» **What you will do**: Copy out, word for word, the lines of the data below, starting with the line that contains "What distance stands" and going on through the end of the data, both ends included.

(Excerpts from a spatial dataset)

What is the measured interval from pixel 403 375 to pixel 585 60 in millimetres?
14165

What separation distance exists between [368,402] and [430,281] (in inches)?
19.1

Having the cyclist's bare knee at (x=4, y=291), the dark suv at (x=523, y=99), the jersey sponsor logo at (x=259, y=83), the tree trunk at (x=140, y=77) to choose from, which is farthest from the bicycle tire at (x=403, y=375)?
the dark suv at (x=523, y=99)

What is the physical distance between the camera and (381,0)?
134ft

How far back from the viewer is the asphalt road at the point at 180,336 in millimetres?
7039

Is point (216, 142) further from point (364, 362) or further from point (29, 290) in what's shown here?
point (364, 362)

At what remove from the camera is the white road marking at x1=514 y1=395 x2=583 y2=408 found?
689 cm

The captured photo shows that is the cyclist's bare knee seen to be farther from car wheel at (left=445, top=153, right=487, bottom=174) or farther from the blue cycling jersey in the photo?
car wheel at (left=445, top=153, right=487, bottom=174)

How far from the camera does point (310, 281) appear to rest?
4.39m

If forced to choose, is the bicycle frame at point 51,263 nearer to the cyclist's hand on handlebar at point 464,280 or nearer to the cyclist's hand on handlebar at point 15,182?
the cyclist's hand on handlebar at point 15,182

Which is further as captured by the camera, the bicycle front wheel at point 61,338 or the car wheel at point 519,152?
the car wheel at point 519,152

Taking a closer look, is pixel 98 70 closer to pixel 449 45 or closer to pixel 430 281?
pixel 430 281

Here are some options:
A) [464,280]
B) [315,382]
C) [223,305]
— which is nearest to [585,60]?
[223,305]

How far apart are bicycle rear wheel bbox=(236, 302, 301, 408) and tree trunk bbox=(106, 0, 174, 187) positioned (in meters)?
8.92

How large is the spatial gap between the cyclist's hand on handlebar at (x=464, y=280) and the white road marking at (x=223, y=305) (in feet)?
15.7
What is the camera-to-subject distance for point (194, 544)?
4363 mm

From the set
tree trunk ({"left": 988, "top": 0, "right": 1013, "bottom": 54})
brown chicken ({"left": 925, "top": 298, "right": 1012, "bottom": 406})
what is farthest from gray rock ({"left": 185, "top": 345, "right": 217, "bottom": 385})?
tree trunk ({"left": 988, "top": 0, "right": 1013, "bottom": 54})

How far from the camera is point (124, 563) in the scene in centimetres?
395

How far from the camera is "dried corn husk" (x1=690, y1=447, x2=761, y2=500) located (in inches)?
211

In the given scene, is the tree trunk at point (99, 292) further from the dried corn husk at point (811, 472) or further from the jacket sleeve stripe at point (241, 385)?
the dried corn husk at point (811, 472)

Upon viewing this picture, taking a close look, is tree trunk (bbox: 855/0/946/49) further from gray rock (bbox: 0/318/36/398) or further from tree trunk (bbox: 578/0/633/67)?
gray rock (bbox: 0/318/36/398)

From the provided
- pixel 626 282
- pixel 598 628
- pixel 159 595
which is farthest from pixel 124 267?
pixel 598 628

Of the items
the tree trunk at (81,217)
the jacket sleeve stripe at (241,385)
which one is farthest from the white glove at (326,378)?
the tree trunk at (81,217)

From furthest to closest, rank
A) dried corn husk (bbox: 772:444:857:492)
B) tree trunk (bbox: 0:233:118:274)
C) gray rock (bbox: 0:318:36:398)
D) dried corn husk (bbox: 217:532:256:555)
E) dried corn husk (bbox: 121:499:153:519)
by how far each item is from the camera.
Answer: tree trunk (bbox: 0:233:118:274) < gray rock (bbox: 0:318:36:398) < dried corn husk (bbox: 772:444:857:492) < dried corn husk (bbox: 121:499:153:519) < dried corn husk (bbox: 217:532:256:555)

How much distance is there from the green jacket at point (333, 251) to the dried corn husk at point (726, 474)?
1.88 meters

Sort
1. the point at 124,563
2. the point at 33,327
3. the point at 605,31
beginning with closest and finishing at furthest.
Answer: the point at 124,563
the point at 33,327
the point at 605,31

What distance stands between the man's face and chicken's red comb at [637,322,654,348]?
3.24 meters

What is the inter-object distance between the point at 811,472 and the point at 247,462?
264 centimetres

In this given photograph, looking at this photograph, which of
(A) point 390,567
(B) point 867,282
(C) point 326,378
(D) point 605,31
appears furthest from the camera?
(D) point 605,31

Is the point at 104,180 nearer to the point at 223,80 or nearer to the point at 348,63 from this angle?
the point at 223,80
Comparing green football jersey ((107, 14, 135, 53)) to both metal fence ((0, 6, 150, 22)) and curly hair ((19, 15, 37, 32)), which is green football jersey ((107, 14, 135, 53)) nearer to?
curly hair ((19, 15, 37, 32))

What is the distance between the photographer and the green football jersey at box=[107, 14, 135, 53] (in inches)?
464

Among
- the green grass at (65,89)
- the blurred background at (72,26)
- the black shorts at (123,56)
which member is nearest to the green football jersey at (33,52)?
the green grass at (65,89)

» **The solution**:
What distance stands between the man's face and chicken's red comb at [637,322,654,348]?
3.24 meters

What is the inter-object distance between the point at 811,472 and the point at 247,462?
264 centimetres

In this given photograph, looking at this photograph, which of
(A) point 390,567
(B) point 867,282
(C) point 326,378
(D) point 605,31
appears furthest from the camera?
(D) point 605,31

Is the point at 104,180 nearer to the point at 223,80 or nearer to the point at 348,63 from this angle?
the point at 223,80
Comparing green football jersey ((107, 14, 135, 53)) to both metal fence ((0, 6, 150, 22)) and curly hair ((19, 15, 37, 32)), which is green football jersey ((107, 14, 135, 53)) nearer to?
curly hair ((19, 15, 37, 32))

What is the distance between the photographer and the green football jersey at box=[107, 14, 135, 53] (in inches)?
464

Among
- the green grass at (65,89)
- the blurred background at (72,26)
- the black shorts at (123,56)
which member is nearest to the green football jersey at (33,52)?
the green grass at (65,89)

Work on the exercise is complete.